▶ **What to work on**:
Reproduce the following lines verbatim, beginning at the line that contains "[SDO/AIA 171, 131, 304" and ending after the line that contains "A6.9 flare at (302, 379)".

▶ **Data shown**:
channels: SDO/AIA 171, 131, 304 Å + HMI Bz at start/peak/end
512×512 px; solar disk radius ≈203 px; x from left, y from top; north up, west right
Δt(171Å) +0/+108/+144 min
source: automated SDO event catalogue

---

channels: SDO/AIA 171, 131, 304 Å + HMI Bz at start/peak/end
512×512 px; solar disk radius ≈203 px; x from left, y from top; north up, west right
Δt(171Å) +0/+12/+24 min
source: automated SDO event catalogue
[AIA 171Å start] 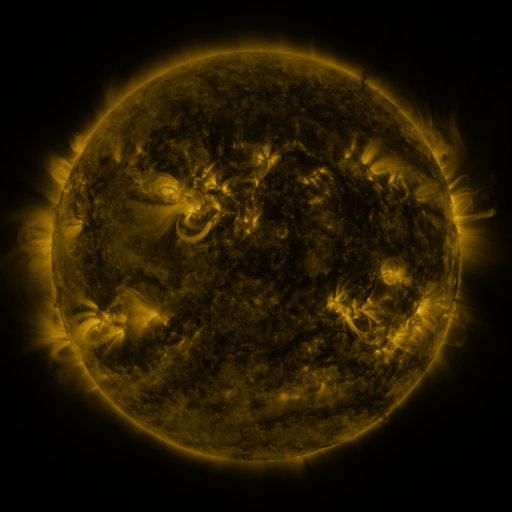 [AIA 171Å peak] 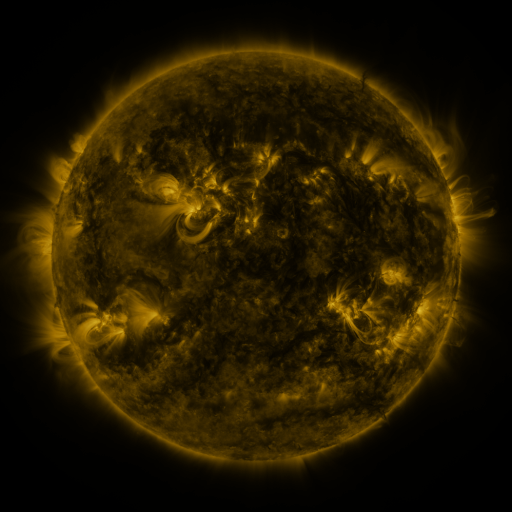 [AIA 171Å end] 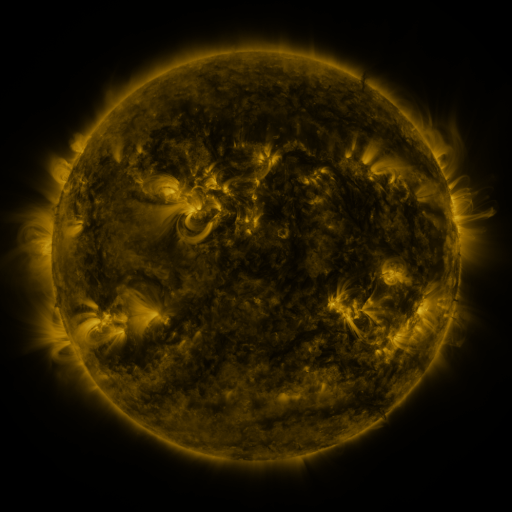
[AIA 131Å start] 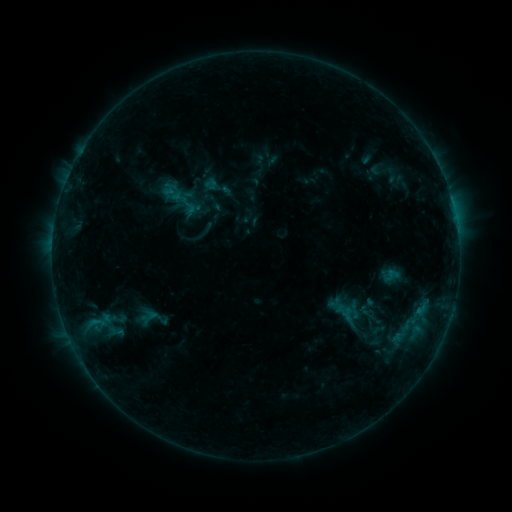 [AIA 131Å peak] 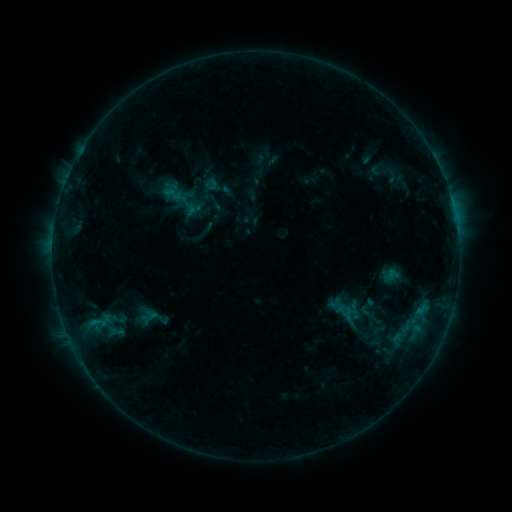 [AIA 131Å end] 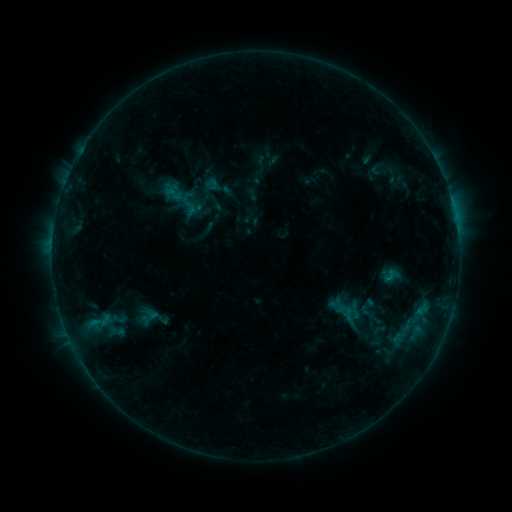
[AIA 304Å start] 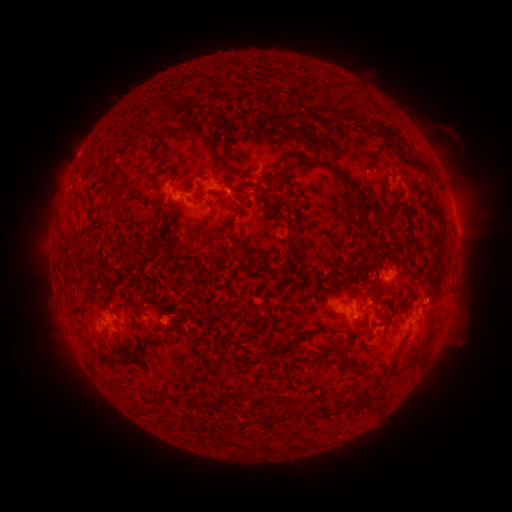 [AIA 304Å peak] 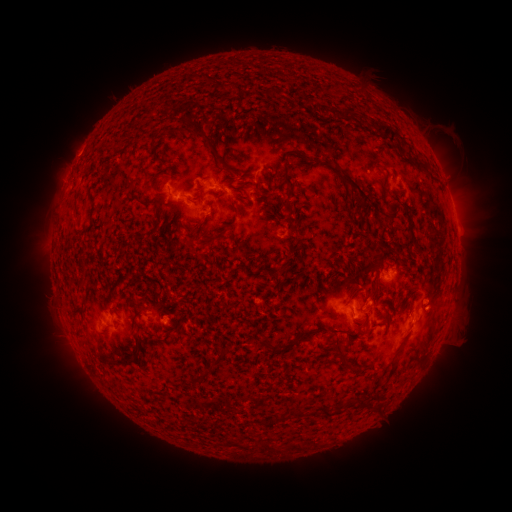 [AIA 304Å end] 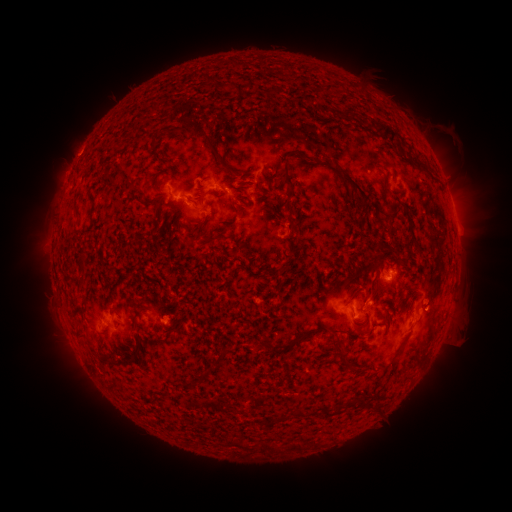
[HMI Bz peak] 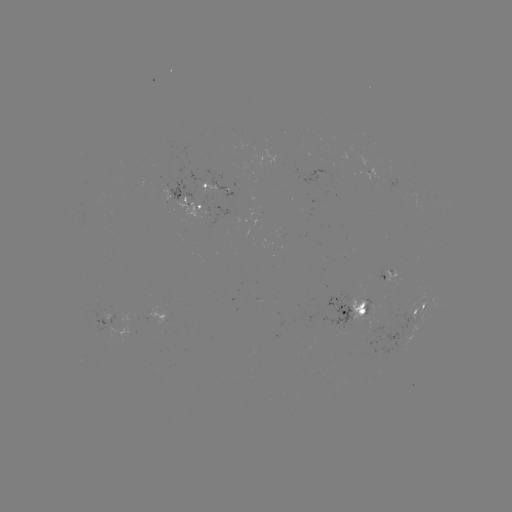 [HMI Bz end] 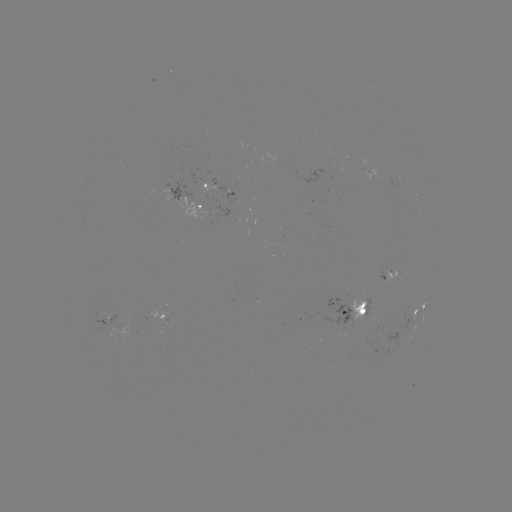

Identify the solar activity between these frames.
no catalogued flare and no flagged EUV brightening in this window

* * *

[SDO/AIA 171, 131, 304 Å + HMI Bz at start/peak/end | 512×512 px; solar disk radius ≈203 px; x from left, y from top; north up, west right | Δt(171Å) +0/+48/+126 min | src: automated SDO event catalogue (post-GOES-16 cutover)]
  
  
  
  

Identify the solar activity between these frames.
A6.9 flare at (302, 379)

▶ **Task answer**:
[SDO/AIA 171, 131, 304 Å + HMI Bz at start/peak/end | 512×512 px; solar disk radius ≈203 px; x from left, y from top; north up, west right | Δt(171Å) +0/+48/+126 min | src: automated SDO event catalogue (post-GOES-16 cutover)]
  
  
  
  

Identify the solar activity between these frames.
A6.9 flare at (302, 379)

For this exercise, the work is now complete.